On Jan. 7. 2025, we all learned that Los Angeles was burning. My beloved home of 22 years was on fire. Every few hours, my children and I learned of another friend who has lost their home. The photos and videos were shocking, eerie, and strangely captivating and gorgeous all at once.

I did things backwards, as I often do. I took an early-morning flight to the fires in Los Angeles, and my Uber driver picked me up at 5 a.m. in the pre-dawn quiet darkness of my sleepy beach town on Oahu on Jan. 10. I told her I was lucky she was an early bird. She chuckled and admitted that she was, in fact, a night owl. I hoped she would get to sleep after she dropped me off. But as we spoke, I found out that she would go home to be a mom after working all night. I gleaned so much wisdom during our drive to the Daniel K. Inouye Airport in Honolulu. Some phrases my night owl dropped included “boundaries, not barriers,” and “anger is armor.” This was a woman who I wanted a phrase to describe. I asked her… is there a Hawaiian word for “powerful woman”? The matriarchy of the Hawaiian culture is astounding. And the phrase she taught me is “MANA WAHINE.” Google sums it up as follows: “A mana wahine is a woman who motivates and inspires others to be courageous and who is committed to preserving Hawaiian traditions and stories.” That morning’s proximity to this powerful soul strengthened my resolve to keep on moving.

For the past year, I have split time between Los Angeles, where my children live and go to school, and the island of Oahu. I have somehow found myself in the career opportunity of a lifetime, that “dream job” that exceeds my wildest aspirations.

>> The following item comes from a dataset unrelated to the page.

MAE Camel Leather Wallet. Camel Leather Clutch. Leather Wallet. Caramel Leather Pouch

The Shriners Hospital for Children has inspired me throughout my career, and my father before me. The mission-based wrap-around care for children is the antidote to the quagmire that is health care in our country in 2025. Here is a place that supports me and my staff to keep the patient and family at the center of everything, and to treasure the relationship between patient and physician (and clinician) above all else.

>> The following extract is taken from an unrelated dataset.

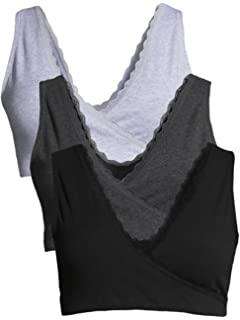 264fe0ba64962 Lamaze Maternity Women's Soft Sleep Bra: Amazon.com.au: Fashion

I pinched myself when the opportunity to become chief of staff at Shriners Children’s became a reality. My children, their father, and I figured out a way to work out logistics and minimize disruption to their teenage existences. Circumstances then led to me taking on the interim chief of staff role at Shriners Children’s Southern California. I have 50% custody of my children and am able to work in the best pediatric orthopaedic organization on the planet in two locations.

As the January fires in Los Angeles unfolded, the matriarch of my family and world, my 81-and-a-half-year-old mother, was in constant contact. She is whip smart and she has been in charge of every generation she has lived through. She is great at a lot of things. She loves a good catastrophe. The last time we evacuated with my children from a fire zone in Los Angeles, I was still married and my mother lived nearby in Westwood. She could not have been happier for us to settle our three small children into her home, and the chaos around her was strangely heavenly. This time is starkly different for us all. My mother and I were supposed to trust from afar (she now lives in Portland, Oregon), and this is not in our wheelhouse.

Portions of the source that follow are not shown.